Law professors side with authors battling Meta in AI copyright case

A group of professors specializing in copyright law has provided a summary to support the authors who are sued Meta for the alleged training of Llama Ai models on e -books without permission.

The summary, which was submitted on Friday at the US District Court of the Northern Region in California, calls the San Francisco division for the defense of Meta’s fair use.

“The use of copyright -protected work to train obstetric models is not” transformational “, because the use of works for this purpose is not related to their use to educate the human authors, which is a major original purpose for all [authors’] “Business”, as the summary reads. “The use of training is also not” transformational “because its purpose is to enable the creation of business that competes with the works acquired in the same markets-which is the purpose, when it is followed by a company like Meta, makes the” commercial “that cannot be denied.
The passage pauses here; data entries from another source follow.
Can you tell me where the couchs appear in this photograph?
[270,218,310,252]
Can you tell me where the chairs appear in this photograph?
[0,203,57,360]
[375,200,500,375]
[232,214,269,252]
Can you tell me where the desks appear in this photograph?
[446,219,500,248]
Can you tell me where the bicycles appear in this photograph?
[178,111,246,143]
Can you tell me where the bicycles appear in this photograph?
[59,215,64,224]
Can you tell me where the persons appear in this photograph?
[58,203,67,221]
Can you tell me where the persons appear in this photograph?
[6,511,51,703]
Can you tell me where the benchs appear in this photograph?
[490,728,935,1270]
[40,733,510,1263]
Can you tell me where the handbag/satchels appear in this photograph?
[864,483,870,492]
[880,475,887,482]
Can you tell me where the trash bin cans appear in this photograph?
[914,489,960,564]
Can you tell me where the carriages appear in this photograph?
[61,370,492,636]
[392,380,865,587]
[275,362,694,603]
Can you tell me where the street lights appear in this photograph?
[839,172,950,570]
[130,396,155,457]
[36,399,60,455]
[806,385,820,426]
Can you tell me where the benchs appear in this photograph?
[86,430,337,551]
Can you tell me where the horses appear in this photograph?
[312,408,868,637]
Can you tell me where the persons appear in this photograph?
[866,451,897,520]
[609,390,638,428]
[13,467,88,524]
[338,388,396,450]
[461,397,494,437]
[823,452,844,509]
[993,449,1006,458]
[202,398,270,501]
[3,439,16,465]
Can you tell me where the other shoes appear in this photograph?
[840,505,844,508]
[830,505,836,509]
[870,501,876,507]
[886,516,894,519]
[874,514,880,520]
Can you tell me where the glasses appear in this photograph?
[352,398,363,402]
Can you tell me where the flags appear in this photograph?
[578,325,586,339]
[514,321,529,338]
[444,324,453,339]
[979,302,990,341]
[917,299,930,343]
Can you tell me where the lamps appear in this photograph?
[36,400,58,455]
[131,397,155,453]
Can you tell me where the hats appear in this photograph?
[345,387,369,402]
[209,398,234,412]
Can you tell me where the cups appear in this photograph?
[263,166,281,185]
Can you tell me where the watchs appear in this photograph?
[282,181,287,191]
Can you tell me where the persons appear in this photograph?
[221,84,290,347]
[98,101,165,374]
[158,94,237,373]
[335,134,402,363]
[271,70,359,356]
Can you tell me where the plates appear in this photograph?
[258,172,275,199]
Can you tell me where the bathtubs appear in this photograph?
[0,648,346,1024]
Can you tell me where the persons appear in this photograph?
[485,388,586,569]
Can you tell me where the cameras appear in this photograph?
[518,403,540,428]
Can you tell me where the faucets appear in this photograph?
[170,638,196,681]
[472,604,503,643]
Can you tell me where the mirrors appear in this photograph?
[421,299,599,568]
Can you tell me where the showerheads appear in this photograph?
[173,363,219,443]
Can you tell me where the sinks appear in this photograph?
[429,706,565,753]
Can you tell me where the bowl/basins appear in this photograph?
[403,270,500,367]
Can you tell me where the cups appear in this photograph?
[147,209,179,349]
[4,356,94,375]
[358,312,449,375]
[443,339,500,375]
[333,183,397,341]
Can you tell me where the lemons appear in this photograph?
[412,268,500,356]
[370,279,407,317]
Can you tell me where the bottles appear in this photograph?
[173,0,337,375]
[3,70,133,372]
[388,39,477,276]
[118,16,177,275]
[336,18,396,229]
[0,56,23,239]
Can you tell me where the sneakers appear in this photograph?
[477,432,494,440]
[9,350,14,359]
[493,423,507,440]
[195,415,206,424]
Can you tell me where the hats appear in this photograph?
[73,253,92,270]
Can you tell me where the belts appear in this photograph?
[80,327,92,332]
The International Association of Scientific, Technicians and Medical Publishers, the World Trade Association for Academic and Vocational Publishers, also presented a summary to support the authors on Friday. Likewise, the Culture Coalition, a non -profit institution that represents technical creators through a wide range of copyright and the American Publishers Association.

Hours after the publication of this piece, a Meta Techcrunch spokesman referred to the Amicus summaries presented by a smaller group of law professors and the electronic border institution last week supported Technology giant Legal position.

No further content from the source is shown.